---------- Given passage

The ability to search the internet for key words and phrases was forbidden to U.S. intelligence agencies as a result of left wing outrage at invasion of privacy. Blindfolding the investigators impacts their ability to investigate.
The Khan case is the latest example of a disturbing trend in U.S. intelligence lapses involving radicalized Muslims. From the Fort Hood shooting to the Christmas Day airline bombing to the Times Square car-bomb plot, warning signs are ignored, dots left unconnected.
Indeed.
In October, Khan visited Yemen and hooked up with fugitive al-Qaida cleric Anwar Awlaki, another American terrorist turncoat. He was allowed to make the connection, despite sounding security alarms while living in the U.S. From Charlotte, N.C., he ran a Web site praising Osama bin Laden and calling for the death of U.S. troops. He even made death threats against a private detective in Florida. The investigator filed a complaint with the FBI, but the bureau took no action. The known jihadist wasn't even added to the no-fly list.

"How far does someone have to go before we take them seriously?" asked Rep. Sue Myrick, R-N.C., who warned about Khan in 2007, only to have her concerns brushed aside. Khan was exercising his free speech, she was told. Yes, he might have been promoting jihad, but technically, he wasn't soliciting violent acts. And he was viewed as a lone jihadist, unconnected to a terrorist group -- even though we now know he'd forged links with al-Qaida in the Arabian Peninsula while he was here in the U.S. "That was not followed up with the intelligence community," complained Myrick, a House Intelligence Committee member.

Authorities and the local media were also assured by Khan's family mosque, the Islamic Center of Charlotte, or ICC, that he wasn't a threat -- even though that assurance should have been discounted, given the mosque's terror ties. Turns out ICC is owned and controlled by the radical North American Islamic Trust, which the Justice Department has implicated in a plot to funnel millions to Hamas suicide bombers.

--------------------

What to do
(A) Can you transcribe the part of the passage on the Khan case that opens with the words containing "The Khan case" and closes with "dots left unconnected."?
(B) Answer these questions from the passage on the Khan case:
(i) Which country did Khan visit in October?
(ii) From which city did Khan run a Web site?
(iii) What organization owns and controls the Islamic Center of Charlotte?
(C) Does each statement agree with the passage on the Khan case? Answer yes or no, and quote the words of the passage that decide it.
(i) The FBI acted on the private detective's complaint.
(ii) Sue Myrick warned about Khan in 2007.
(iii) Khan was added to the no-fly list.

---------- Source material

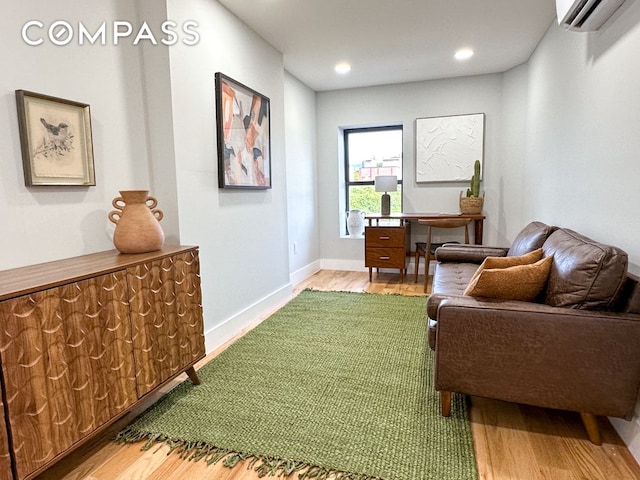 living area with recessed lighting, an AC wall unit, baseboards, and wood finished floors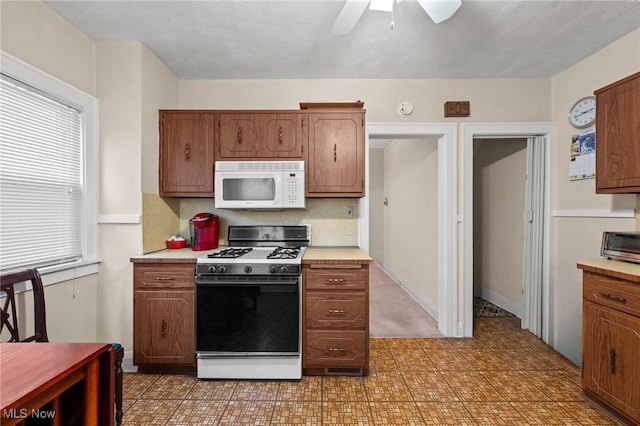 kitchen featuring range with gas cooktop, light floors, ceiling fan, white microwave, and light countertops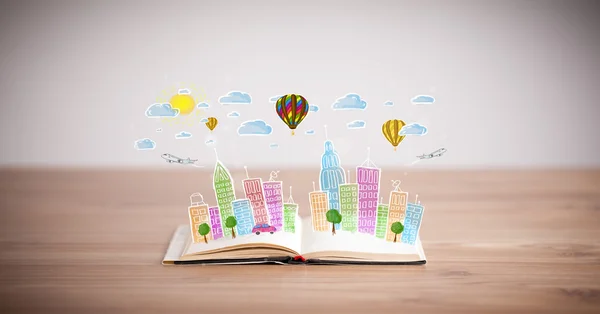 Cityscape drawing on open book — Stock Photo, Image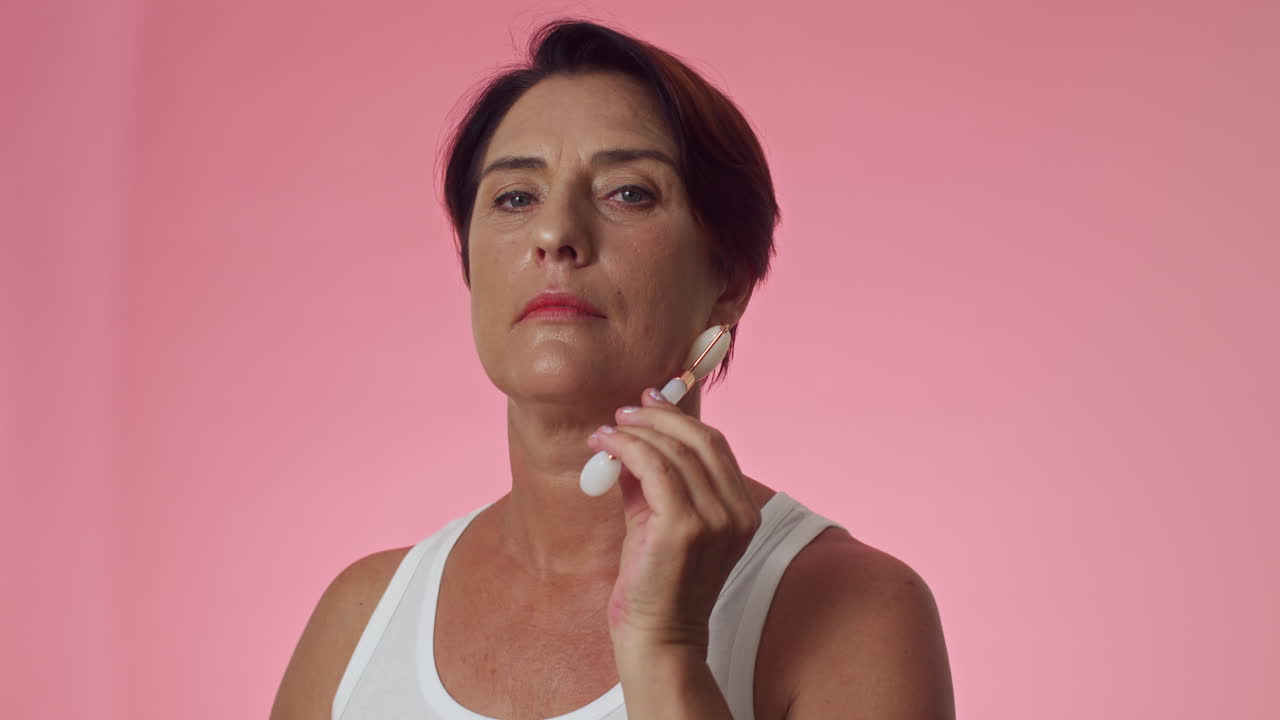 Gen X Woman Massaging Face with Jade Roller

--------------------
---------- Source material

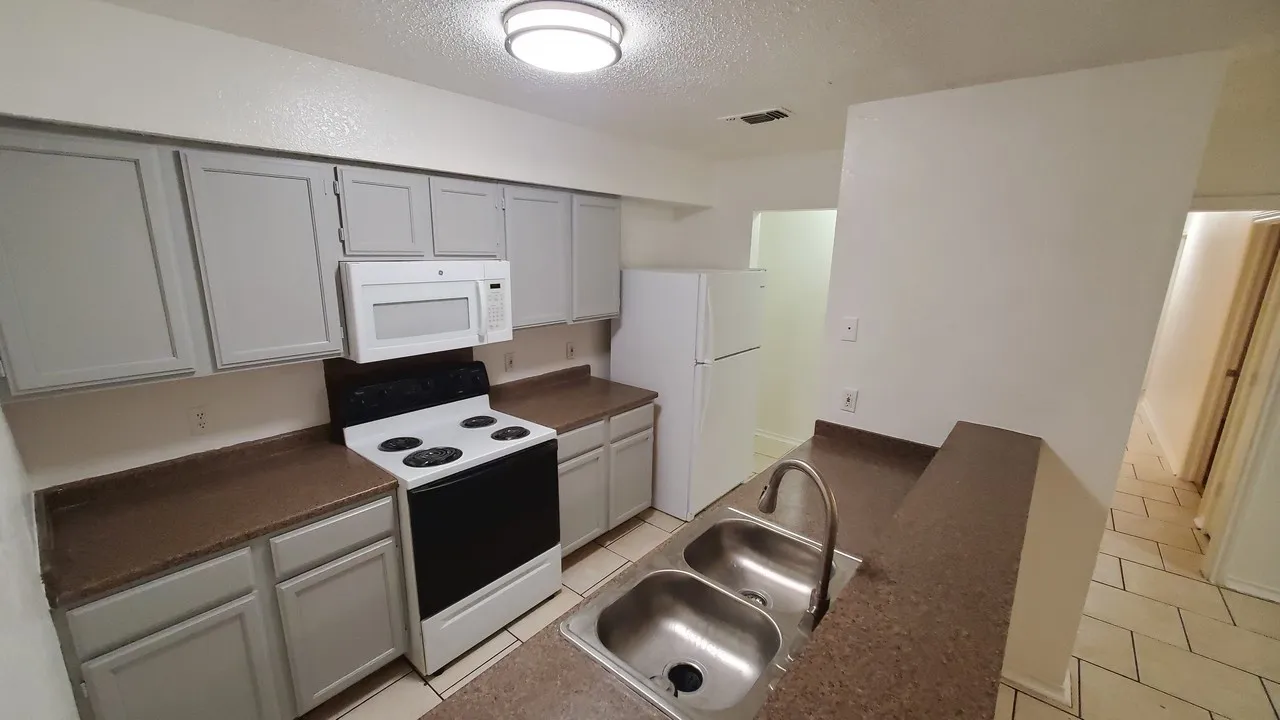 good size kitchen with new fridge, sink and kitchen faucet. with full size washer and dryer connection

--------------------

Outputs for the tasks
(A)
The Khan case is the latest example of a disturbing trend in U.S. intelligence lapses involving radicalized Muslims. From the Fort Hood shooting to the Christmas Day airline bombing to the Times Square car-bomb plot, warning signs are ignored, dots left unconnected.

(B)
(i) Yemen
(ii) Charlotte, N.C.
(iii) The North American Islamic Trust

(C)
(i) No: "The investigator filed a complaint with the FBI, but the bureau took no action."
(ii) Yes: "who warned about Khan in 2007"
(iii) No: "The known jihadist wasn't even added to the no-fly list."